1. ## Just 2 questions...

Hello everyone
Would appreciate help with these two, especially the second one.

The joint densities of $S = X + Y$ and $T = \frac{X}{Y}$ is given by:

$f_{ST}(s,t) = \frac{\lambda ^2 s}{(1+t)^2} e^{- \lambda s}$

$s \geq 0 \ ; \ t \geq 0$

where $X$ and $Y$ are independent exponential random variables with parameter $\lambda$

Prove that S and T are independent by finding $f_{S}(s)$ and $f_{T}(t)$ and showing that $(f_{S}(s))(f_{T}(t)) = f_{ST}(s,t)$
Let $U_{1}$ and $U_{2}$ be independent and uniform on $[0,1]$. Find and sketch the density function of $S = U_{1} + U_{2}$
Once again I'd also like to ask if someone can suggest a book with sufficient examples and explanations regarding this kind of work. The book I have has very few examples, and even just as few explanations.

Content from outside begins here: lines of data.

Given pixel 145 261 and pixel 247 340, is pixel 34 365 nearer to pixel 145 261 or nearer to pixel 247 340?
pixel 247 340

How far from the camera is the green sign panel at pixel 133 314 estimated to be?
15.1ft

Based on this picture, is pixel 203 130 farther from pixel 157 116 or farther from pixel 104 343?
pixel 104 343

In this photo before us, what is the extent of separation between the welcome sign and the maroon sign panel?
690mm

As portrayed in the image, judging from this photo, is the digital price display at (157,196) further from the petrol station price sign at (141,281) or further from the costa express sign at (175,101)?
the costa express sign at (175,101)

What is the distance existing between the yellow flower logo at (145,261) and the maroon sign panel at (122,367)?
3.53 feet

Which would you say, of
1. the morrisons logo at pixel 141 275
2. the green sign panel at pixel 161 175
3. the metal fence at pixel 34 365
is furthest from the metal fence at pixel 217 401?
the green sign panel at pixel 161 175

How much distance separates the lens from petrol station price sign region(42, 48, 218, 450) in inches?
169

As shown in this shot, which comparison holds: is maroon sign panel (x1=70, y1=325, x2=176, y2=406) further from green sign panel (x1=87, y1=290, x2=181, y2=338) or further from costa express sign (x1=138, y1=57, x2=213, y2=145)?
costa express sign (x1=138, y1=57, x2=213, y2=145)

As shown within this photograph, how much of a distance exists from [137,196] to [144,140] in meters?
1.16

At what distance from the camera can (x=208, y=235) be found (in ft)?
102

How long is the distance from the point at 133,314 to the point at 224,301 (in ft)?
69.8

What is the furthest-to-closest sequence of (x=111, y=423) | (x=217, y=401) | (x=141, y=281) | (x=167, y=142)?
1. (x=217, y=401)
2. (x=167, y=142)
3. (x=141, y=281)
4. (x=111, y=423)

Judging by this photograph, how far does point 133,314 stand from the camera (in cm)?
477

2. For the second the density of $S$ is the convolution of the densities of $U_1$ and $U_2$, which gives the triangular distribution on $[0,2]$ (symmetric about $1$)

RonL

3. The joint densities of $S = X + Y$ and $T = \frac{X}{Y}$ is given by:
$f_{ST}(s,t) = \frac{\lambda ^2 s}{(1+t)^2} e^{- \lambda s}$
$s \geq 0 \ ; \ t \geq 0$
where $X$ and $Y$ are independent exponential random variables with parameter $\lambda$

The marginals are:

$f_S(s)=\int_0^{\infty} f_{ST}(s,t) dt=s \lambda^2 e^{-\lambda s}$

and:

$f_T(t)=\int_0^{\infty} f_{ST}(s,t) ds=\frac{1}{(t+1)^2}$

and the rest follows (this is obvious as $f_{ST}$ seperates into a product of a function of $s$ and a function of $t$)

RonL

4. Originally Posted by CaptainBlack
The joint densities of $S = X + Y$ and $T = \frac{X}{Y}$ is given by:
$f_{ST}(s,t) = \frac{\lambda ^2 s}{(1+t)^2} e^{- \lambda s}$
$s \geq 0 \ ; \ t \geq 0$
where $X$ and $Y$ are independent exponential random variables with parameter $\lambda$

The marginals are:

$f_S(s)=\int_0^{\infty} f_{ST}(s,t) dt=s \lambda^2 e^{-\lambda s}$

and:

$f_T(t)=\int_0^{\infty} f_{ST}(s,t) ds=\frac{1}{(t+1)^2}$

and the rest follows (this is obvious as $f_{ST}$ seperates into a product of a function of $s$ and a function of $t$)

RonL
Shouldn't they both be negative?

5. Originally Posted by CaptainBlack
For the second the density of $S$ is the convolution of the densities of $U_1$ and $U_2$, which gives the triangular distribution on $[0,2]$ (symmetric about $1$)

RonL
Still a little bit lost on this one. The lecturer said we'll hear about convolutions a bit later, and not to worry about it yet... (I'll have to go look up what a triangular distribution is as well.)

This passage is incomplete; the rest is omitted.